▶ Görev 1: Ütopyalar üzerine yazıda okurlar hep beraber nereye yolculuk etmeye çağrılıyor?

══ Okuma parçası

ÜTOPYALAR GÜZELDİR

Yunus BUDAKTAŞ

1 yıl önce

Sevgili okurlar,  gelin hep beraber hayal dünyamıza yolculuk edelim. Zihnimizde bir ütopya oluşturalım ve geleceğe hep beraber bakalım.

Siyasetin ve siyasetçilerin günbegün kirlendiği, siyasi söylemlerin nefretle dolduğu, asli görevi millete hizmet olanların milleti unuttuğu bu dönemlerde geçim derdinin insanların sırtında bir yük olmadığı, para babalarının milyonlarca liraları cebine indiremediği, sabah insanların mutlu uyandığı, gece başını yastığa koyduğunda ay sonunu nasıl getireceğini hesaplamadığı bir dünya hayal edelim.

════
══ Görev girdileri

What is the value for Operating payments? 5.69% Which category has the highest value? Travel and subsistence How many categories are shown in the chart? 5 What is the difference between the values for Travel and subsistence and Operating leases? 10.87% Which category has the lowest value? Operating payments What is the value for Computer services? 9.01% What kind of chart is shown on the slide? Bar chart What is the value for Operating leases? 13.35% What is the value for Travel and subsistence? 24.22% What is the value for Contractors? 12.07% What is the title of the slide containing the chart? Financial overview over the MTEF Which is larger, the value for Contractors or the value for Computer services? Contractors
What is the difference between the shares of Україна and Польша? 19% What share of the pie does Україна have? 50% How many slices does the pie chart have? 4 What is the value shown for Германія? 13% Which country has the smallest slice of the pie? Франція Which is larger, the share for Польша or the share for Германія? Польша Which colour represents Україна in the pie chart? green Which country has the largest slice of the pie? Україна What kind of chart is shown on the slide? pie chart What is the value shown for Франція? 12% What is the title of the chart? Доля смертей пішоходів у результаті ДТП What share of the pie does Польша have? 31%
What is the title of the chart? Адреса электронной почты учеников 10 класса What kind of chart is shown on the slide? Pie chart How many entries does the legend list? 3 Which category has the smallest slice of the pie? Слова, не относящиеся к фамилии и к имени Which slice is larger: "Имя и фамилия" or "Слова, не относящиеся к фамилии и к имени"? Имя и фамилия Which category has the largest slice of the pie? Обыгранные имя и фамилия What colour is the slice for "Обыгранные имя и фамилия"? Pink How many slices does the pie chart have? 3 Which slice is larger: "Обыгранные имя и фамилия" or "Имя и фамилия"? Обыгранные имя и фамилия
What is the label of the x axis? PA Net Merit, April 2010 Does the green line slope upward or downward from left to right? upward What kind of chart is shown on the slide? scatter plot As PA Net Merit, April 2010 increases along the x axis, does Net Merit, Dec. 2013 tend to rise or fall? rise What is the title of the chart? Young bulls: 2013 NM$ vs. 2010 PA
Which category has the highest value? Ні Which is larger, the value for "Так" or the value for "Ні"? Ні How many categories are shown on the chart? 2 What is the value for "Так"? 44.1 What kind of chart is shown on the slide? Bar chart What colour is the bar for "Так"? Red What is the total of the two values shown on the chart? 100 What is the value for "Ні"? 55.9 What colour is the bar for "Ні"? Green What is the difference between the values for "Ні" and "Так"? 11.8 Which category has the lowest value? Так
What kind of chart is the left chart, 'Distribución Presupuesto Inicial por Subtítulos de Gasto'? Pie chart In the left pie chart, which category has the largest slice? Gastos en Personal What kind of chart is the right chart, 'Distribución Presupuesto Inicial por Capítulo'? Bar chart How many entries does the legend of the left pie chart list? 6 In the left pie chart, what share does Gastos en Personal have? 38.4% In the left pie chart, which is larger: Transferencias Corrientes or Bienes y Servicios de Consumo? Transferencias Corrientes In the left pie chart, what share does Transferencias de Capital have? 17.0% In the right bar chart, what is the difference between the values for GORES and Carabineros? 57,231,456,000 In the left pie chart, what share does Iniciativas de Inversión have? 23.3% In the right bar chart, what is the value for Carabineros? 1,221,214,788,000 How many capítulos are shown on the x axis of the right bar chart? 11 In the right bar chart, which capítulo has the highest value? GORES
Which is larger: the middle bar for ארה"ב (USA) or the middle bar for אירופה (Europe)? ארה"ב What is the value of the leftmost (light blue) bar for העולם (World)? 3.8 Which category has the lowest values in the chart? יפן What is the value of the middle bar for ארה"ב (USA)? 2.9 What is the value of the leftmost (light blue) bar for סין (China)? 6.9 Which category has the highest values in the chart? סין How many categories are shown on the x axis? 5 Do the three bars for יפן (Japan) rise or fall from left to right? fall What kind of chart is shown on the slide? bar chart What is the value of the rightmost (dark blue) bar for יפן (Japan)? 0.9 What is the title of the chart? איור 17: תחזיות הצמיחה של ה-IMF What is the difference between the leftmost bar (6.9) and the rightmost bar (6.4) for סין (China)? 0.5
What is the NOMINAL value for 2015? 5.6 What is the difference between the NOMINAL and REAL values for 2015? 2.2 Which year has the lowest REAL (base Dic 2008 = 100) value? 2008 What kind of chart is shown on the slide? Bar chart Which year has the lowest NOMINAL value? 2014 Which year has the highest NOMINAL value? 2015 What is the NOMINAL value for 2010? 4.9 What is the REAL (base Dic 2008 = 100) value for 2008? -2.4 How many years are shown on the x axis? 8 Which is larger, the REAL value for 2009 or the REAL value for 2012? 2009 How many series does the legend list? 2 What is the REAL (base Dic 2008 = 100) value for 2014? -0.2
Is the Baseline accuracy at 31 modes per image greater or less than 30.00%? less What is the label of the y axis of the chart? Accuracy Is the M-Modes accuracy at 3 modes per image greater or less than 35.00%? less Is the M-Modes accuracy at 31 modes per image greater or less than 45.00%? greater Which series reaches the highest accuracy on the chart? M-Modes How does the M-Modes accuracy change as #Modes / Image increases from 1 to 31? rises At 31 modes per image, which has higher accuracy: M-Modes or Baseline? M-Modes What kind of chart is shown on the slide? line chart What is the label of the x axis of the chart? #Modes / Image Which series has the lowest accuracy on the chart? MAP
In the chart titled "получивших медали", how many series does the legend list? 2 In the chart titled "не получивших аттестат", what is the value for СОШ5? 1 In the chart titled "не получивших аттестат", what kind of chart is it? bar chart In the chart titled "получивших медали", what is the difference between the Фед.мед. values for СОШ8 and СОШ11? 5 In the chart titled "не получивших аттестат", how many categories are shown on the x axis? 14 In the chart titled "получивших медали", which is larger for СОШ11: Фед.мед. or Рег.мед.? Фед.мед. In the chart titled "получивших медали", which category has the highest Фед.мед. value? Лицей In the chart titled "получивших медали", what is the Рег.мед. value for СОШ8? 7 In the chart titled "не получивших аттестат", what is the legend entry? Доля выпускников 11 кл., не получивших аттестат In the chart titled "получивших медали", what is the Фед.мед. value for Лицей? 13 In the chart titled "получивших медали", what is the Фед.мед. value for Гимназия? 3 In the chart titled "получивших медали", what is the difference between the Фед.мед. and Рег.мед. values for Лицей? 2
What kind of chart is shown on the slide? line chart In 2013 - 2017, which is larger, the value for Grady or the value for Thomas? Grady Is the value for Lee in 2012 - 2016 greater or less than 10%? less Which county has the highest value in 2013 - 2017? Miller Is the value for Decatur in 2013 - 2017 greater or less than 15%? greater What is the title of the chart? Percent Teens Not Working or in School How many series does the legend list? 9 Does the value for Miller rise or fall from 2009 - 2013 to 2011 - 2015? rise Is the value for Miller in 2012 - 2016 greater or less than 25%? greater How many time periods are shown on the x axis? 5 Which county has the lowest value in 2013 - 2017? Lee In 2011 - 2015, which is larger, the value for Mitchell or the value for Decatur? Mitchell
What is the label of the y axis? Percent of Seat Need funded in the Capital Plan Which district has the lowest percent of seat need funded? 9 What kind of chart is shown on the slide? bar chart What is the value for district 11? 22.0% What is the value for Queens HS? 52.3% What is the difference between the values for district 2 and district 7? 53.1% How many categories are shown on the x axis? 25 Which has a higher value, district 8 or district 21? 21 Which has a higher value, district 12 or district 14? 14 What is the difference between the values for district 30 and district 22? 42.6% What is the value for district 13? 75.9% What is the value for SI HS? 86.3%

════

▶ Görev 2: Satırların başından "What is the difference between the shares" ifadesini içeren satıra kadar, iki uç da dahil olmak üzere, satırları boş olanları atlayarak numaralı bir liste halinde düzenleyin.

▶ Alıştırma sonucu 1: Hayal dünyalarına.

▶ Alıştırma sonucu 2:
1. What is the value for Operating payments? 5.69% Which category has the highest value? Travel and subsistence How many categories are shown in the chart? 5 What is the difference between the values for Travel and subsistence and Operating leases? 10.87% Which category has the lowest value? Operating payments What is the value for Computer services? 9.01% What kind of chart is shown on the slide? Bar chart What is the value for Operating leases? 13.35% What is the value for Travel and subsistence? 24.22% What is the value for Contractors? 12.07% What is the title of the slide containing the chart? Financial overview over the MTEF Which is larger, the value for Contractors or the value for Computer services? Contractors
2. What is the difference between the shares of Україна and Польша? 19% What share of the pie does Україна have? 50% How many slices does the pie chart have? 4 What is the value shown for Германія? 13% Which country has the smallest slice of the pie? Франція Which is larger, the share for Польша or the share for Германія? Польша Which colour represents Україна in the pie chart? green Which country has the largest slice of the pie? Україна What kind of chart is shown on the slide? pie chart What is the value shown for Франція? 12% What is the title of the chart? Доля смертей пішоходів у результаті ДТП What share of the pie does Польша have? 31%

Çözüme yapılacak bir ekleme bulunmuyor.